Sen. Hawley Will Seek Legislation To Provide Legal Recourse To Sex Trafficking Victims Exploited By Porn Sites
Jim Lo Scalzo/Pool via AP


Sen. Josh Hawley (R-MO) stated that he would push for legislation guaranteeing legal recourse for individuals who the pornography industry has exploited after the release of a report on Friday. On Twitter, Hawley posted a New York Times article written by Nick Kristof that detailed how Pornhub helps to disseminate videos showing the rapes of children and adults.

“Tremendous reporting by @NickKristof on the exploitation that occurs on sites like Pornhub. It’s time for it to end. I will introduce legislation to create a federal right to sue for every person coerced or trafficked or exploited by sites like Pornhub,” the senator tweeted.

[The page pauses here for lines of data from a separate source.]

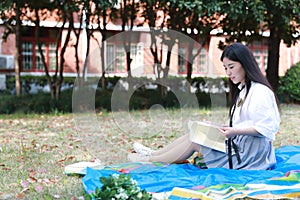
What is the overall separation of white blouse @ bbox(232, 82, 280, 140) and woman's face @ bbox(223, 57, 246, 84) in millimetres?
104

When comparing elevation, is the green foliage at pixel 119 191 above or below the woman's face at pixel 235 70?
below

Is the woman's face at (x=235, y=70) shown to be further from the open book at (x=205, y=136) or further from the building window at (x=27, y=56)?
the building window at (x=27, y=56)

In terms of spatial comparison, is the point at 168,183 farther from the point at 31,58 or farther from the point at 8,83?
the point at 31,58

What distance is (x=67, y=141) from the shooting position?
594cm

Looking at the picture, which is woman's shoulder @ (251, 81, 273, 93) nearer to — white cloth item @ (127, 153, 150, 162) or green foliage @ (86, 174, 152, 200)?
white cloth item @ (127, 153, 150, 162)

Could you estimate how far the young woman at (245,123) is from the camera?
3422 mm

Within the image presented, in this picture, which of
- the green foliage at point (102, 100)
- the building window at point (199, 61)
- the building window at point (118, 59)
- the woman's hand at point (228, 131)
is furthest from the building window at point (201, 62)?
the woman's hand at point (228, 131)

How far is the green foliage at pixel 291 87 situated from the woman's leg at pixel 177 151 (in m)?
8.94

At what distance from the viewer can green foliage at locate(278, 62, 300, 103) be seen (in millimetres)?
12172

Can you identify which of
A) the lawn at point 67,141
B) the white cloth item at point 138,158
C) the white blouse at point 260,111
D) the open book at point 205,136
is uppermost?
the white blouse at point 260,111

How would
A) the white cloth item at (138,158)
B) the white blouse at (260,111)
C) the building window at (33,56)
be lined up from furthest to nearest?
1. the building window at (33,56)
2. the white cloth item at (138,158)
3. the white blouse at (260,111)

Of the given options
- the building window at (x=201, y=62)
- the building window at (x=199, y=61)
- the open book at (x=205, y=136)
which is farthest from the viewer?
the building window at (x=201, y=62)

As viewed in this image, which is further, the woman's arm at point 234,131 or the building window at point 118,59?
the building window at point 118,59

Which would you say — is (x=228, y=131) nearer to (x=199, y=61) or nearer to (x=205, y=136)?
(x=205, y=136)
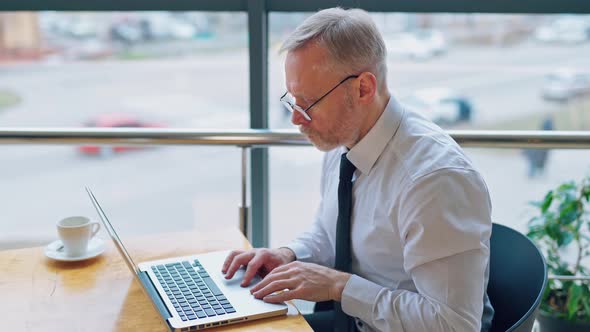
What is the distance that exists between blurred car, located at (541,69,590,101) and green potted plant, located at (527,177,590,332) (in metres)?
2.96

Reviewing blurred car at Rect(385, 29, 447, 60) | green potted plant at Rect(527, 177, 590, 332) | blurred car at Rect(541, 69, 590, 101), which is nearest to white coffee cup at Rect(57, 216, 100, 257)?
green potted plant at Rect(527, 177, 590, 332)

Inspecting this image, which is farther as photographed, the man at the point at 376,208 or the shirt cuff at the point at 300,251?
the shirt cuff at the point at 300,251

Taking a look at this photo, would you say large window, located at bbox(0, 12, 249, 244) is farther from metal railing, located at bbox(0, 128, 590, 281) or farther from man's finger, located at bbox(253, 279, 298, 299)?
man's finger, located at bbox(253, 279, 298, 299)

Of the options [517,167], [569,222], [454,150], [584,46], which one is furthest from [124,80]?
[454,150]

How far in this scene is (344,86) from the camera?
1519mm

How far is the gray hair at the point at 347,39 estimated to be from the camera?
150cm

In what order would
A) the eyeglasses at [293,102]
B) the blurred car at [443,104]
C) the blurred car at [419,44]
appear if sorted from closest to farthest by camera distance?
the eyeglasses at [293,102], the blurred car at [419,44], the blurred car at [443,104]

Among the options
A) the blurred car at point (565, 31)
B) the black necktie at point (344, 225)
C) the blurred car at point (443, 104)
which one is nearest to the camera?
the black necktie at point (344, 225)

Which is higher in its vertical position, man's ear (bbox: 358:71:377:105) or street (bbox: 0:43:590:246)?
man's ear (bbox: 358:71:377:105)

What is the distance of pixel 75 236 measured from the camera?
5.28 feet

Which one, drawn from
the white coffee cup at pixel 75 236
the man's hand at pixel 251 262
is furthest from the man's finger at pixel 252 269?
the white coffee cup at pixel 75 236

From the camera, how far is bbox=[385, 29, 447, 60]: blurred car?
3463 mm

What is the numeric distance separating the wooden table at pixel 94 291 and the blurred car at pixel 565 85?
162 inches

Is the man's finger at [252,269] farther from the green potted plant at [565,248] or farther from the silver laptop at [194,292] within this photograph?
the green potted plant at [565,248]
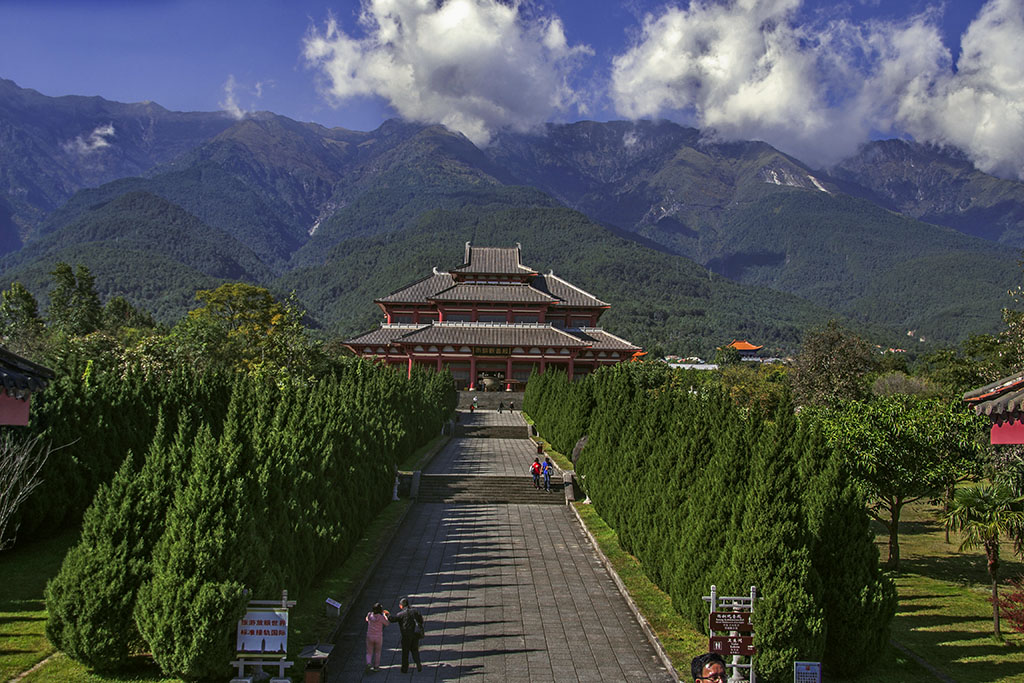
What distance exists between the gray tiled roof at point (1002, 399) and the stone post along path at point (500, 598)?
5.38 meters

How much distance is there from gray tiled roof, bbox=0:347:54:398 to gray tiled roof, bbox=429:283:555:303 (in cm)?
4694

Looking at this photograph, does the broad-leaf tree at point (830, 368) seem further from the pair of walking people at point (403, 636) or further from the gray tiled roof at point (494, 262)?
the pair of walking people at point (403, 636)

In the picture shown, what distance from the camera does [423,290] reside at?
202 ft

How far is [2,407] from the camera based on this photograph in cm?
1088

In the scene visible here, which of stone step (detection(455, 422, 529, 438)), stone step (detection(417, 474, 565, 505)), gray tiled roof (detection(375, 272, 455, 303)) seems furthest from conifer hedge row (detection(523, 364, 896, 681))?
gray tiled roof (detection(375, 272, 455, 303))

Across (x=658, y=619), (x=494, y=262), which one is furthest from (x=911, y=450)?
(x=494, y=262)

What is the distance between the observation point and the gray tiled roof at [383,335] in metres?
55.5

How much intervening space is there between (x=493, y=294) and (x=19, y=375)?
48.9 meters

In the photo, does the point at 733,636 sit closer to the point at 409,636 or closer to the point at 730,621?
the point at 730,621

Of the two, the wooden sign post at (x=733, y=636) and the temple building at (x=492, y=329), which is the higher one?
the temple building at (x=492, y=329)

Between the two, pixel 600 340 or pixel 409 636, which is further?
pixel 600 340

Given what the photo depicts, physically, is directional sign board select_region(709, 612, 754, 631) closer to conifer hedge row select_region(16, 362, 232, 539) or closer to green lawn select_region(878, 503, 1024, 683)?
green lawn select_region(878, 503, 1024, 683)

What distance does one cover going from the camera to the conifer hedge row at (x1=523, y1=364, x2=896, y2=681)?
1079 cm

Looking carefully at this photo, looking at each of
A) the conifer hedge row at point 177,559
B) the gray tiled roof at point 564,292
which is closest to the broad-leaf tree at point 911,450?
the conifer hedge row at point 177,559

In his piece, Kristof reported that videos of children and women being raped are easy to find on Pornhub, which is the world’s most popular porn site. “Its site is infested with rape videos,” Kristof wrote. He indicated that several of the women he interviewed attempted suicide after videos surfaced on the website, showing them performing sex acts when they were children. 

Pornhub declined to speak with The Times for the article. Still, they did release a statement explaining that it is “unequivocally committed to combating child sexual abuse material,” the report said. The company also took issue with the allegations made in the piece, claiming that it “is irresponsible and flagrantly untrue” to accuse Pornhub of allowing videos of children on its site. 

The site operates a platform similar to YouTube, where users can upload content to be viewed by users. Individuals can also download content once it appears on the site and share it elsewhere. 

Pornhub has repeatedly come under fire over allegations that it hosts content promoting sex trafficking and the sexual abuse of children. Many women have come forward and told the public that they discovered that their videos were being circulated on the platform. 

Activist Laila Mickelwait who also serves as the director of abolition at Exodus Cry, started a petition to shut down Pornhub permanently. Exodus Cry is an international nonprofit organization working to eliminate sex trafficking. 

The group created a grassroots movement called TraffickingHub that is working towards shutting down Pornhub. Lori Cohen, the executive director of the group, says on its website, “The consequences that any child who has been trafficked on the internet faces are both severe and long-lasting. For too long, Pornhub has promoted and profited off of the exploitation of our children with little regard to the damaging consequences.” 

Pornhub insists that it does everything it can to stop the spread of illicit content. A spokesman for the company told MEA WorldWide (MEAWW) that “Pornhub has a steadfast commitment to eradicating and fighting any and all illegal content on the internet, including non-consensual content and under-age material. Any suggestion otherwise is categorically and factually inaccurate.” 

He continued, “Our content moderation goes above and beyond the recently announced, internationally recognized Voluntary Principles to Counter Online Child Sexual Exploitation and Abuse.” 

Despite the company’s denials, hundreds of questionable videos remain on the website. 

Shutting down companies like Pornhub is an unrealistic endeavor. If the effort succeeded, there would be another entity to take its place. However, suppose lawmakers like Hawley can make it easier for victims of sex trafficking to take legal action against these companies. In that case, it might motivate them to do a better job of policing content shared on their sites. 

Moreover, it is worth noting that while this type of legislation could certainly help victims, it does not address the root of the problem: Stopping the practice altogether or at least decreasing it as much as possible. Sen. Hawley’s solution might not address the entire issue, but it might be another step in the right direction.